Para fortuna del obradorismo, no hay organizaciones ni líderes que hoy pudieran potenciar ese inconformidad de segmentos naturalmente indispuestos con un gobierno como el obradorista. Vicente Fox Quesada ha saltado con rapidez para tratar de ocupar ese puesto de liderazgo, con su prosa políticamente silvestre y su protagonismo clásico (en León, Guanajuato, participó en la manifestación local). Felipe Calderón Hinojosa, promotor del partido México Libre (esas dos palabras fueron expresadas en distintos modos y momentos durante la marcha capitalina) también aprovechó para sumarse al aún incipiente movimiento. Javier Lozano Alarcón, quien fue alto funcionario durante el calderonismo, colocó en Twitter una fotografía de años pasados y correspondiente a otra movilización, con un tramo del Paseo de la Reforma lleno de manifestantes, cuando la realidad de ayer fue totalmente distinta.
Por otra parte, lo que queda del Partido de la Revolución Democrática festejó ayer de manera casi funeraria sus treinta años de vida. Intrascendente y desfondado, es símbolo del fracaso de un intento político y electoral desde la izquierda pero, al mismo tiempo, con sus figuras y estilos migrando hacia Morena, una advertencia de lo que no debería reciclarse en nuevas etiquetas partidistas.
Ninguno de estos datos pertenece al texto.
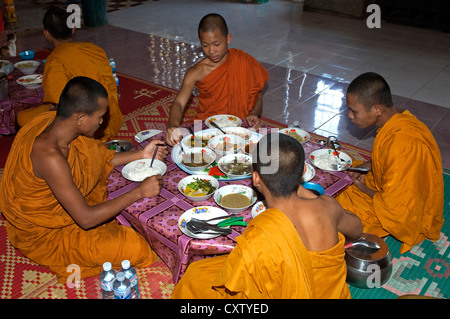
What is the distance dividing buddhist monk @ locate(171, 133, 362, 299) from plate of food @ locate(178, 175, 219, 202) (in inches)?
23.8

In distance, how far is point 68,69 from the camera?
4.79m

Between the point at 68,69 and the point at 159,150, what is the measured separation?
1.99m

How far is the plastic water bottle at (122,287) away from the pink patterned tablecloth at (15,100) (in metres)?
2.88

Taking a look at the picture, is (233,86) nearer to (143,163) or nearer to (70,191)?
(143,163)

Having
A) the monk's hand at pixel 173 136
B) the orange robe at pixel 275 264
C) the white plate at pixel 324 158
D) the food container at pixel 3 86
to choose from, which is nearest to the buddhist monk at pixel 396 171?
the white plate at pixel 324 158

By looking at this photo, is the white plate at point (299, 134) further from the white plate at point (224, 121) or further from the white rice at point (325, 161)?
the white plate at point (224, 121)

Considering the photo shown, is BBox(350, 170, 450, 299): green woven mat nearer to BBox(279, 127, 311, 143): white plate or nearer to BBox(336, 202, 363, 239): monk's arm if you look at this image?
BBox(336, 202, 363, 239): monk's arm

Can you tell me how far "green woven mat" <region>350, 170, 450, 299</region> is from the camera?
3551mm

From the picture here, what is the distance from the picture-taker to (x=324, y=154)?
370 centimetres

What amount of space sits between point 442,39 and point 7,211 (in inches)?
421

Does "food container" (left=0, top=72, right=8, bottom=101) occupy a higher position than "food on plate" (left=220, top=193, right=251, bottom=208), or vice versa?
"food container" (left=0, top=72, right=8, bottom=101)

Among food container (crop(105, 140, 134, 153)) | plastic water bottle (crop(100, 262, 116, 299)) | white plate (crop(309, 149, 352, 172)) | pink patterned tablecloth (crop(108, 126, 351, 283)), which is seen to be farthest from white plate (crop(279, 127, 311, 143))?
plastic water bottle (crop(100, 262, 116, 299))

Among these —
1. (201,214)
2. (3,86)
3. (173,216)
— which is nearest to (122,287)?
(173,216)

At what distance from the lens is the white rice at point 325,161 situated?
3.47 m
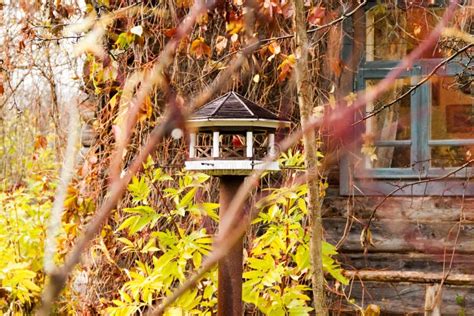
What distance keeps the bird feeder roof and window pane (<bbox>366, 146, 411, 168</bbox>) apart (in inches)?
67.1

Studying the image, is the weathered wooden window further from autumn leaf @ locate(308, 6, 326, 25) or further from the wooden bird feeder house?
autumn leaf @ locate(308, 6, 326, 25)

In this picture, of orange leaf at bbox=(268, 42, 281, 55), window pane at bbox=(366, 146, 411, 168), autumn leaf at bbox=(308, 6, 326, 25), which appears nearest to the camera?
autumn leaf at bbox=(308, 6, 326, 25)

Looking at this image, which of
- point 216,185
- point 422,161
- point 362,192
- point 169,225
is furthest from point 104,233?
point 422,161

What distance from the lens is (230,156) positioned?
3205mm

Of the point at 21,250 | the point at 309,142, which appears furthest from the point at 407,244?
the point at 21,250

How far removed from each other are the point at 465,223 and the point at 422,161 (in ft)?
1.53

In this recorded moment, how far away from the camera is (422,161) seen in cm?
445

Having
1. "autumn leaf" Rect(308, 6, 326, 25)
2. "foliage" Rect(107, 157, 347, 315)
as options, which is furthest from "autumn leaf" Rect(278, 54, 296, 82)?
"foliage" Rect(107, 157, 347, 315)

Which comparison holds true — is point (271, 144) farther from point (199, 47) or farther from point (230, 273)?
point (199, 47)

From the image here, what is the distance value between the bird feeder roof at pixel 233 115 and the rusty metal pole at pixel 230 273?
232 millimetres

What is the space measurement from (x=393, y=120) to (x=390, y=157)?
22 cm

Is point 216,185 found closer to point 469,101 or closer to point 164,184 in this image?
point 164,184

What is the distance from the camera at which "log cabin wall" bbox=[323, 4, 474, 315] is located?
4555 millimetres

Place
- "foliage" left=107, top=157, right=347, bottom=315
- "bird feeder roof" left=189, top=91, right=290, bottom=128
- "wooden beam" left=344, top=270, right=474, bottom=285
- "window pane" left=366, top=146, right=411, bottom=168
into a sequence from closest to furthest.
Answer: "bird feeder roof" left=189, top=91, right=290, bottom=128
"foliage" left=107, top=157, right=347, bottom=315
"wooden beam" left=344, top=270, right=474, bottom=285
"window pane" left=366, top=146, right=411, bottom=168
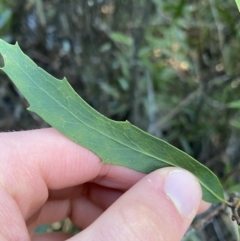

La situación del PRD es sumamente difícil. Tiene bancadas legislativas de dimensiones liliputienses, en comparación con lo que llegó a ser: once diputados federales y cinco senadores, lo cual le coloca en una condición de pequeño entre la chiquillada tradicional. Nada que ver con el partido que con Cuauhtémoc Cárdenas y López Obrador como candidatos presidenciales en distintas fechas acarrearon votos suficientes para dar fuerza numérica y programática a su representación en San Lázaro y el Senado.
Cárdenas, como López Obrador y la inmensa mayoría de sus figuras emblemáticas, ya no militan en eso que se sigue llamando PRD. Su elenco no les da ni siquiera para contar con algún nombre fuerte o importante para colocarlo en la dirigencia nacional: a falta de una presencia relevante, tienen una dirección colegiada, con Ángel Ávila, de Nueva Izquierda, como eje.
El partido que nucleó las esperanzas nacionales de cambio está en vías de desaparición, al menos bajo las siglas actuales. Su desprestigio es enorme, mero cascarón en busca de asociarse con algunas fuerzas que le permitan sortear con números mínimos la aduana de las elecciones intermedias. Su más reciente y desesperada alianza le resultó funesta: el panista Ricardo Anaya como candidato presidencial compartido terminó por hundir cualquier posibilidad de sobrevivencia decorosa. Los Chuchos (Jesús Ortega, Jesús Zambrano, Carlos Navarrete, y los escindidos “Galileos”) buscan reacomodos y relanzamientos desde una posición de derrota histórica.
Y, mientras el presidente de la República ha dicho en Coahuila que en México no hay generales que pertenezcan a la “mafia del poder”, ¡hasta mañana, con la CNTE reactivada en la presión y las negociaciones para ajustar reformas educativas en esta semana de definiciones legislativas sobre la materia, en el terreno constitucional!